To find out what it really means, we called Robert Shapiro, a professor of chemistry at New York University who has written extensively about life's origins on earth and its potential existence in outer space.
What does this mean for the discovery of life in our solar system or universe?
Not much, except that people may need to broaden their perspectives, and that we should be less "Terracentric" as we seek out new forms of life. Mostly, this discovery adds a new extremophile [organism that lives in an extreme environment] to our inventory -- it pushes the boundaries out a little farther. The grand prize would be to discover an independent origin of life: life with its very own chemistry. Such a discovery wouldn't just say that evolution is robust, it would say that life is abundant. But this discovery doesn't do that: These organisms are not completely different in their chemical makeup from what we already know.

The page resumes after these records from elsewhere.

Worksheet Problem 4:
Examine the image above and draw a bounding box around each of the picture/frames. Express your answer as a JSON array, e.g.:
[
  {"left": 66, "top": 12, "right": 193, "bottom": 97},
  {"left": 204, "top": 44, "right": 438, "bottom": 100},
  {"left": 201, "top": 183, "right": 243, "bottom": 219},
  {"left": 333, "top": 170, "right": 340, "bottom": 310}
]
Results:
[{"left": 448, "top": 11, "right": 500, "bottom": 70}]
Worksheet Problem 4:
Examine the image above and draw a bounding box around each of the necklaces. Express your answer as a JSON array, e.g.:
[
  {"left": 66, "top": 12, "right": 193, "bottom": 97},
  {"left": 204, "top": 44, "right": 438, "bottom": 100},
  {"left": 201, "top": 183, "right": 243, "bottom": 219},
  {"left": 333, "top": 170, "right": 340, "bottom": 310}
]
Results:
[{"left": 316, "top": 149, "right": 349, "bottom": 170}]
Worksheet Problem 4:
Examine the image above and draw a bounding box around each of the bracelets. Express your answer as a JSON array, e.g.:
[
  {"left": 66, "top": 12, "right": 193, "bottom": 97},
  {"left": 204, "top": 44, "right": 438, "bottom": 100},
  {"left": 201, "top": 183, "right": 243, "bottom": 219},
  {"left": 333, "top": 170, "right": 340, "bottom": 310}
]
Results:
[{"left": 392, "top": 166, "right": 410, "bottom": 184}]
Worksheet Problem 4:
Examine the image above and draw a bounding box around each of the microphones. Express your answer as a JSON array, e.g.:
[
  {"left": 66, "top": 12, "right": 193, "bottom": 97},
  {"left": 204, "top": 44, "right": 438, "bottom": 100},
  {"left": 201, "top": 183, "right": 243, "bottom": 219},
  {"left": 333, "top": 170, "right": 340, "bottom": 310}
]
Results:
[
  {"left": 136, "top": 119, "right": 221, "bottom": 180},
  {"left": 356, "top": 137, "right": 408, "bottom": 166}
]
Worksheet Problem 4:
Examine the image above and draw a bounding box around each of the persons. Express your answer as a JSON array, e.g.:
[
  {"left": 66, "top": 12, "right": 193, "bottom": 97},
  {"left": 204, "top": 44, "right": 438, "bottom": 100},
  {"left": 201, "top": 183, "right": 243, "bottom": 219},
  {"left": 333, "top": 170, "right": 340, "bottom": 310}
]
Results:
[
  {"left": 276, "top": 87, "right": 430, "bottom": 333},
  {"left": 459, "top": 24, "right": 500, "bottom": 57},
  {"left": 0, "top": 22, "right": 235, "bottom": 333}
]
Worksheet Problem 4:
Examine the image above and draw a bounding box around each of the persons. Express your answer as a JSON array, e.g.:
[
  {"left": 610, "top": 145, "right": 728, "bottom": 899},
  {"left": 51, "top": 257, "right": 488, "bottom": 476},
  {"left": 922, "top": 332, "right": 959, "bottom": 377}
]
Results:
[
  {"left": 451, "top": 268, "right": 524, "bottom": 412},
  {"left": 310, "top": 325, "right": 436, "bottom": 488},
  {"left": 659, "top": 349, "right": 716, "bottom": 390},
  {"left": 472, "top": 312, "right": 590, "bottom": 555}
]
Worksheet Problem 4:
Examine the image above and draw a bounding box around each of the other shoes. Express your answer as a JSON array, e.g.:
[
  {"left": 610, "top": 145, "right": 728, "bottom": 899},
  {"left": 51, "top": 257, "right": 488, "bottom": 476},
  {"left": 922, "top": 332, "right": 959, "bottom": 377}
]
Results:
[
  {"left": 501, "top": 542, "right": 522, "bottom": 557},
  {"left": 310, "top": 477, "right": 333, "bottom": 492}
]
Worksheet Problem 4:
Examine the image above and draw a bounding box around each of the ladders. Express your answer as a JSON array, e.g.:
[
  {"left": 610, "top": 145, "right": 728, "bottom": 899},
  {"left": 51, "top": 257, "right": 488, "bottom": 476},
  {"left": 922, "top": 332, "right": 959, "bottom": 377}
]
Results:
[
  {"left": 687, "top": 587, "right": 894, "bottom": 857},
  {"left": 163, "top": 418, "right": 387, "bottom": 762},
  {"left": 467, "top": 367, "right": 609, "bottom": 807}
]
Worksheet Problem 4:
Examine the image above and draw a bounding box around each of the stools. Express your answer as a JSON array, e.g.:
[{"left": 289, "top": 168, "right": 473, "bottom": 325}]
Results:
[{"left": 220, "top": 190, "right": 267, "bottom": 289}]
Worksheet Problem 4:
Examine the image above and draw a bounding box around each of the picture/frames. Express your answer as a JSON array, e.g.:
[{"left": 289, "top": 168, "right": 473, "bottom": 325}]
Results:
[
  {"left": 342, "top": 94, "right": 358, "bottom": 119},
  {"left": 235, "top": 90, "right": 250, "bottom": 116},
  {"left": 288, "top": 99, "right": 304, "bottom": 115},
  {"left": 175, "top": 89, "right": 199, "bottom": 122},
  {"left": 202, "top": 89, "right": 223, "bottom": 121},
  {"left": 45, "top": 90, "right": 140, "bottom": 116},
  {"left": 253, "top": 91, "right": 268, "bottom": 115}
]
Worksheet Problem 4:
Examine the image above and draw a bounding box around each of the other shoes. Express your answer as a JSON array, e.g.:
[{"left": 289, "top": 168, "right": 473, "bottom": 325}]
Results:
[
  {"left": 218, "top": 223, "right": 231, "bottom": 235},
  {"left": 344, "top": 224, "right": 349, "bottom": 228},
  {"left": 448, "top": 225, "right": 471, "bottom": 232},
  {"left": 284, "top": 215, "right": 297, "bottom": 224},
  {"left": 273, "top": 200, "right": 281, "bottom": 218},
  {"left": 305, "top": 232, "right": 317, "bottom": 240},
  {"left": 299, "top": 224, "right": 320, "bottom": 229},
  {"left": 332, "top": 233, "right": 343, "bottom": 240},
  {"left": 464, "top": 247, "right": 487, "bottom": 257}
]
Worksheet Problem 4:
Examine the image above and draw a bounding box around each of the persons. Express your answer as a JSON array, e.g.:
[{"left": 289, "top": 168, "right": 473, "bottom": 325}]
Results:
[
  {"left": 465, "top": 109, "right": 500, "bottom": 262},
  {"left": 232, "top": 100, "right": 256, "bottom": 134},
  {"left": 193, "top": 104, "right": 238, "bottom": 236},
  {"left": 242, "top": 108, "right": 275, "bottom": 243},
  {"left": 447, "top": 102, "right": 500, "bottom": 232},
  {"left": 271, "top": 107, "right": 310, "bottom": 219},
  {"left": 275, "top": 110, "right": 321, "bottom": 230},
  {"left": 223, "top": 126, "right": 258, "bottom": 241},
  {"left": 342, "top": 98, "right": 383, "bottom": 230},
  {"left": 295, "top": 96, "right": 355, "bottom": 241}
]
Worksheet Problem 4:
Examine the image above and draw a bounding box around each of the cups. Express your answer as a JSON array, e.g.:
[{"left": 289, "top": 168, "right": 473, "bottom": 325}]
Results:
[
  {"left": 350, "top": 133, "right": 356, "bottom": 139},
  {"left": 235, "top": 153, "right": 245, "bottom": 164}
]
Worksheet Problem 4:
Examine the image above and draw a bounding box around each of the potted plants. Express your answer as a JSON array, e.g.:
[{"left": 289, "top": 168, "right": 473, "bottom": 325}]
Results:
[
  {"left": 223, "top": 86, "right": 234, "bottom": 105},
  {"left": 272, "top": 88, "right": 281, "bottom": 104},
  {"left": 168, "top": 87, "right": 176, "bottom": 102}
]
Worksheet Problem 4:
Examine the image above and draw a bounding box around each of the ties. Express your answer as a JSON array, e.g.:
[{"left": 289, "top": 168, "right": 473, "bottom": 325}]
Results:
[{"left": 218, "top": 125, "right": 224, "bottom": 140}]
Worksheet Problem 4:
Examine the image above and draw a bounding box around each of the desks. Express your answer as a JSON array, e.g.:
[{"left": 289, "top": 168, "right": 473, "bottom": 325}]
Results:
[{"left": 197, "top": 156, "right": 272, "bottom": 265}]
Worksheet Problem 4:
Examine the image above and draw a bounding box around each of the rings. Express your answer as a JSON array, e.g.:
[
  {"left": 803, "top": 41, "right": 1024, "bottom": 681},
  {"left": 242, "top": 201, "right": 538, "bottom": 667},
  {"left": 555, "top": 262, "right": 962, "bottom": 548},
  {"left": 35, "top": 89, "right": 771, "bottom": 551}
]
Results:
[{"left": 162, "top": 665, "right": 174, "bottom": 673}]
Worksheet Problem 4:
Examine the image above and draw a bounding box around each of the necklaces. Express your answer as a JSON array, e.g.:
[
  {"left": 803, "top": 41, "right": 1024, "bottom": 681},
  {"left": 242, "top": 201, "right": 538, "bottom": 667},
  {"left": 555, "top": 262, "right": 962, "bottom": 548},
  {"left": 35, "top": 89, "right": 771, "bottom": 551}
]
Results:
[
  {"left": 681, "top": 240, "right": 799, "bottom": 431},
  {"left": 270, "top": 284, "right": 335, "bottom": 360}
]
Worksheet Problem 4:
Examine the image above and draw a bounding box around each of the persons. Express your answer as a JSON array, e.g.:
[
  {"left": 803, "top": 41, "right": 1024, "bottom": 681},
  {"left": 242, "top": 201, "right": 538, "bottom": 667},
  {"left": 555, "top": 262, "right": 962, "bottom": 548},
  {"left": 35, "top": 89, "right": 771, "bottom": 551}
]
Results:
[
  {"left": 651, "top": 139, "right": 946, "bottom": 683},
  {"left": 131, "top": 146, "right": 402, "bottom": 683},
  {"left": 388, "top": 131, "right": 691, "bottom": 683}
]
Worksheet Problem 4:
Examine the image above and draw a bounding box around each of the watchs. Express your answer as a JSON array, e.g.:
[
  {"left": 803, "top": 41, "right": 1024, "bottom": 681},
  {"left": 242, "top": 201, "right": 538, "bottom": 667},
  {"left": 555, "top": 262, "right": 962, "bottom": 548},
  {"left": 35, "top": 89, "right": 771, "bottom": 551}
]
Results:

From what I can tell, the microbes prefer to live "normally" but may insert arsenic as a substitute for phosphorus when conditions demand it -- arsenic can play the same role that phosphorus would play under normal circumstances. This is a great novelty. Arsenic is bigger and heavier than phosphorus, and its compounds are less stable. These organisms would not have done this unless they didn't have any other choice. Just like Dr. Gerald Joyce, who was quoted in the New York Times today, I feel sorry for these creatures. Their living conditions are horrible -- their environment would be poisonous to most other life on Earth.
Are there any lessons about where to focus our search for extraterrestrial life?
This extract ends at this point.